European stocks retreated from their earlier highs yesterday afternoon as Wall Street opened lower, with an analyst downgrade of chip bellwether Intel raising concerns ahead of its mid-quarter update.

Investment firm Merrill Lynch lowered its view on Intel and six other semiconductor stocks and said it expected Intel to tighten its quarterly revenue outlook when it releases its update after the US market closes.

Shortly after the US opening, the Nasdaq index was down 1.4 per cent and the Dow Jones industrial average shed 0.7 per cent.

The FTSE Eurotop 300 index, which closed at eight-month lows on Wednesday, retraced most of its earlier gains to stand up 0.1 per cent by 1345 GMT, while the narrower Euro Stoxx 50 index rose 0.9 per cent.

Despite the pullback the European market remained broadly firmer and drew some support from the European Central Bank's decision earlier to leave interest rates unchanged at 3.25 per cent.

"It seems that the ECB...are comfortable with rates where they are. Excepting a very big surprise we should not expect another cut in rates in the months to come," said Aurel Leven economist Jean-Louis Mourier.

A rise in oil prices amid renewed conflict in the Middle East underpinned a 0.8 per cent rise in European oil shares. The sector was also supported by investment bank Goldman Sachs upping its earnings estimates for oil majors.

"Valuations of oil shares are starting to look quite attractive again and second-quarter upstream earnings should be solid given the high price of crude recently," said Ignace De Coene, an equity manager at Fortis Investment Manager, who manages about 120 million euros.

Heavyweight BP added 0.4 per cent as ToalFinaElf rose 1.3 per cent and Royal Dutch firmed 1.7 per cent.

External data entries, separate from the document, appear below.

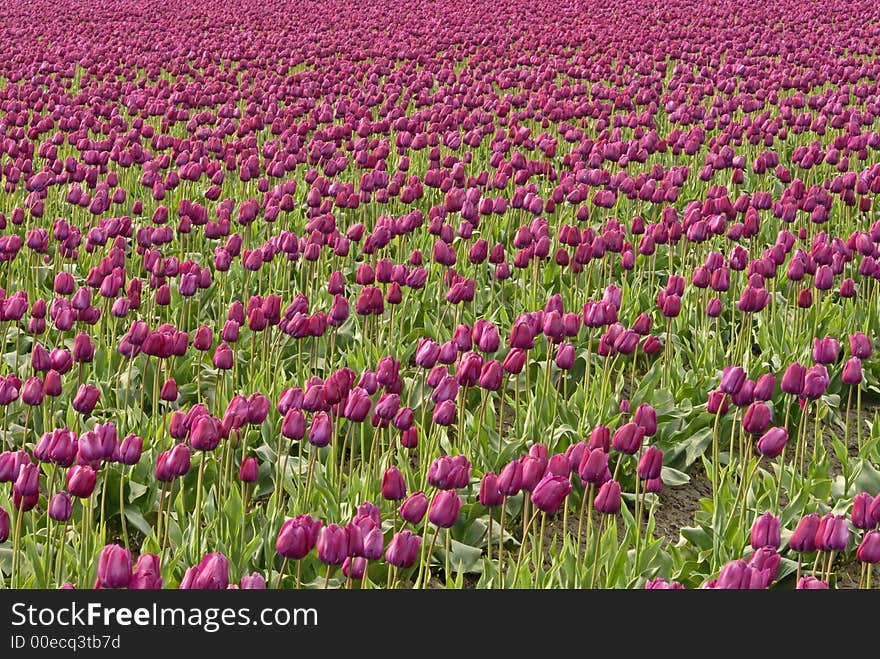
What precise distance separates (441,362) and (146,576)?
6.16 ft

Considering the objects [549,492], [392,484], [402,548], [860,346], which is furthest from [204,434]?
[860,346]

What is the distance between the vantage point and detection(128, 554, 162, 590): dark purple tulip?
7.98ft

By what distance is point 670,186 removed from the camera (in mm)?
7168

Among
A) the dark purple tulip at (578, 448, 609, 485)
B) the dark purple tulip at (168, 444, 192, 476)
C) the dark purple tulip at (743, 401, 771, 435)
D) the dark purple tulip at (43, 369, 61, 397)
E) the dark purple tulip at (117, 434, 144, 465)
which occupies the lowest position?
the dark purple tulip at (578, 448, 609, 485)

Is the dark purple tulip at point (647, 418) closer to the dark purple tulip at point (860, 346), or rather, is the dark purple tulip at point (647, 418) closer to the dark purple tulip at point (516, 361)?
the dark purple tulip at point (516, 361)

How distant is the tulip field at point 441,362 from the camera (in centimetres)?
335

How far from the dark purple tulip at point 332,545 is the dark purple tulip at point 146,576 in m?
0.40

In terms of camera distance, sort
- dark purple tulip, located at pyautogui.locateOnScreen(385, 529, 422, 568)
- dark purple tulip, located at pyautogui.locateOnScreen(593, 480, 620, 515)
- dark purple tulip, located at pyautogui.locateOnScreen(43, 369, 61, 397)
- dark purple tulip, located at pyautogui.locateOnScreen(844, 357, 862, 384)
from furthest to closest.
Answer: dark purple tulip, located at pyautogui.locateOnScreen(844, 357, 862, 384) → dark purple tulip, located at pyautogui.locateOnScreen(43, 369, 61, 397) → dark purple tulip, located at pyautogui.locateOnScreen(593, 480, 620, 515) → dark purple tulip, located at pyautogui.locateOnScreen(385, 529, 422, 568)

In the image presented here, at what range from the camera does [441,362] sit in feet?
13.6

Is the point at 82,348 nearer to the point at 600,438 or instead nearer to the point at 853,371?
the point at 600,438

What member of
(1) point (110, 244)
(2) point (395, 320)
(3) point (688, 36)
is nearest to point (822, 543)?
(2) point (395, 320)

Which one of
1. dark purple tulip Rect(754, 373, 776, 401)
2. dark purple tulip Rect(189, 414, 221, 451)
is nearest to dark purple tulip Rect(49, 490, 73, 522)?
dark purple tulip Rect(189, 414, 221, 451)

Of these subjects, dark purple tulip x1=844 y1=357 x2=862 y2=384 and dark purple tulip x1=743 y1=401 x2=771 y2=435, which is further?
dark purple tulip x1=844 y1=357 x2=862 y2=384

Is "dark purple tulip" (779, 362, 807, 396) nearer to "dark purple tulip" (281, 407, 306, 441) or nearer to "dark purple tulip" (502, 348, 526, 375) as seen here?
"dark purple tulip" (502, 348, 526, 375)
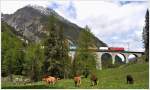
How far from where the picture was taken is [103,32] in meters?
14.9

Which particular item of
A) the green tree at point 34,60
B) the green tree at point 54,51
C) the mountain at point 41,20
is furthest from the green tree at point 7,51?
the green tree at point 54,51

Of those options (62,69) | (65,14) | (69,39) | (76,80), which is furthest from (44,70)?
(65,14)

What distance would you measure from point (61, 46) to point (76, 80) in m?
11.1

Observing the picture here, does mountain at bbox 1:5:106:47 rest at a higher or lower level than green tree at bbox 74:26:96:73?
higher

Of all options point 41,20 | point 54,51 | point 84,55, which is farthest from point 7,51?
point 54,51

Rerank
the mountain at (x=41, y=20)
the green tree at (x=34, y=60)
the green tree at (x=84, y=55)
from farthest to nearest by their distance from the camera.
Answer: the green tree at (x=84, y=55)
the green tree at (x=34, y=60)
the mountain at (x=41, y=20)

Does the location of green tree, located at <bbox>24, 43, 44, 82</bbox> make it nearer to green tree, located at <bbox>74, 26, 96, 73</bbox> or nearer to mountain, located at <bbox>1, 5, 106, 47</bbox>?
mountain, located at <bbox>1, 5, 106, 47</bbox>

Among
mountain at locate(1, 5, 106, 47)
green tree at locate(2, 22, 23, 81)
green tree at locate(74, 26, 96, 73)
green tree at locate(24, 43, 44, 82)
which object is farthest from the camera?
green tree at locate(74, 26, 96, 73)

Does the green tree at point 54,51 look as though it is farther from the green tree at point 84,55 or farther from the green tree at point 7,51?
the green tree at point 7,51

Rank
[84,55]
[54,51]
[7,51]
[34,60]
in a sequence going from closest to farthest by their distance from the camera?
[7,51] < [84,55] < [34,60] < [54,51]

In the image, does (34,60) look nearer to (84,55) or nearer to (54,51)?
(54,51)

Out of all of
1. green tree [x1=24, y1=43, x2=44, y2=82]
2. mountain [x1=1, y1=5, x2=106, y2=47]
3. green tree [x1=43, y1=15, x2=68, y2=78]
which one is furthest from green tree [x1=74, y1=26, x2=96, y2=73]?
green tree [x1=24, y1=43, x2=44, y2=82]

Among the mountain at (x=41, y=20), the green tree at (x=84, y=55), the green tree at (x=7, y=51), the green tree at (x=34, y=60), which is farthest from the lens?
the green tree at (x=84, y=55)

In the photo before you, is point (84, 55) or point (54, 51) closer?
point (84, 55)
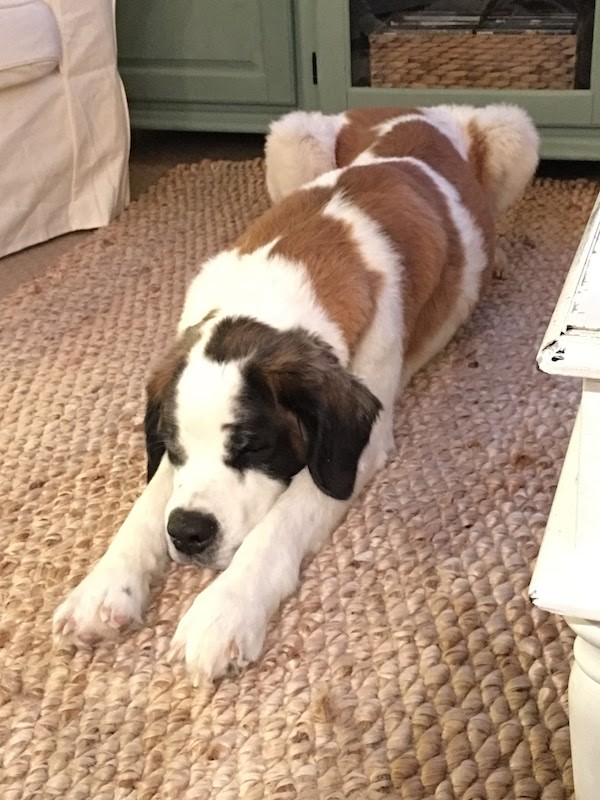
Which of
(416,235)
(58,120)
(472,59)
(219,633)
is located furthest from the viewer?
(472,59)

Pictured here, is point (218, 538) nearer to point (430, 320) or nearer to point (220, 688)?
point (220, 688)

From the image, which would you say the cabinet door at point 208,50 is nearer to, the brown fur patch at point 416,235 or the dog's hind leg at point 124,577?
the brown fur patch at point 416,235

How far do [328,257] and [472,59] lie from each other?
1.61 meters

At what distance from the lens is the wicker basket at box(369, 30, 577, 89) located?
105 inches

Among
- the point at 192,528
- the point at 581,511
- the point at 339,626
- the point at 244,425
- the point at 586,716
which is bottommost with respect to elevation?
the point at 339,626

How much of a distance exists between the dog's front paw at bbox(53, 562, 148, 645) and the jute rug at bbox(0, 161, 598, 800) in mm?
29

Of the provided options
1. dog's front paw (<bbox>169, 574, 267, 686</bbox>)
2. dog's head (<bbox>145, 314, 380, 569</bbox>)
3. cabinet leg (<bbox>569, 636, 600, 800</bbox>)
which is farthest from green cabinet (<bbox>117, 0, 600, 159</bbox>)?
cabinet leg (<bbox>569, 636, 600, 800</bbox>)

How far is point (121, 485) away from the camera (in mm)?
1519

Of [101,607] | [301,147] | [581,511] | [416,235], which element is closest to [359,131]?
[301,147]

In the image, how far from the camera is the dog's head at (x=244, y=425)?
1.21m

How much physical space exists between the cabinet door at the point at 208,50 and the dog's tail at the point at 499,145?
90cm

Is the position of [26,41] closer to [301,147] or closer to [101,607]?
[301,147]

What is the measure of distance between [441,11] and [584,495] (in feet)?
8.21

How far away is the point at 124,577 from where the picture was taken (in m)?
1.23
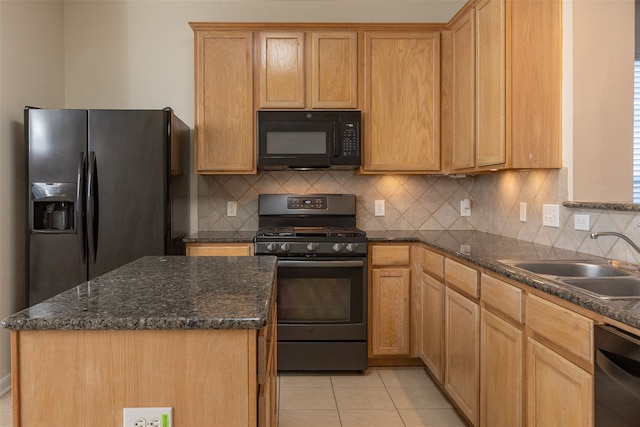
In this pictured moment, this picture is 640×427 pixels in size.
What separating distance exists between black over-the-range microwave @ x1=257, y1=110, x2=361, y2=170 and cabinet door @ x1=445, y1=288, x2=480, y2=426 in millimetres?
1254

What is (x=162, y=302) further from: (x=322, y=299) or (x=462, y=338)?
(x=322, y=299)

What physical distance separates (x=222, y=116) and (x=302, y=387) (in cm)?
195

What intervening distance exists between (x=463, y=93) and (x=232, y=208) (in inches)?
75.7

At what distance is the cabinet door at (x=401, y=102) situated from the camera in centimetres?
335

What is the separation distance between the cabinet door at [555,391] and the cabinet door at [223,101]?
2.35m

Dutch retailer Royal Ahold NV was Europe's top gainer after reporting better-than-expected first quarter results and maintaining its full-year forecast.

The stock added 6.2 per cent to 23.47 euros and was the main driver behind a 0.7 per cent rise in the European retail index.

Other standouts included Italian bank Banca Nazionale del Lavoro, which notched up a 2.9 per cent gain on renewed speculation that it would merge with sector peer Monte dei Paschi di Siena.

Vivendi Universal, the heavily indebted media titan, added 2.2 per cent on reports the company could be close to selling its loss-making Italian pay-TV unit Telepiu.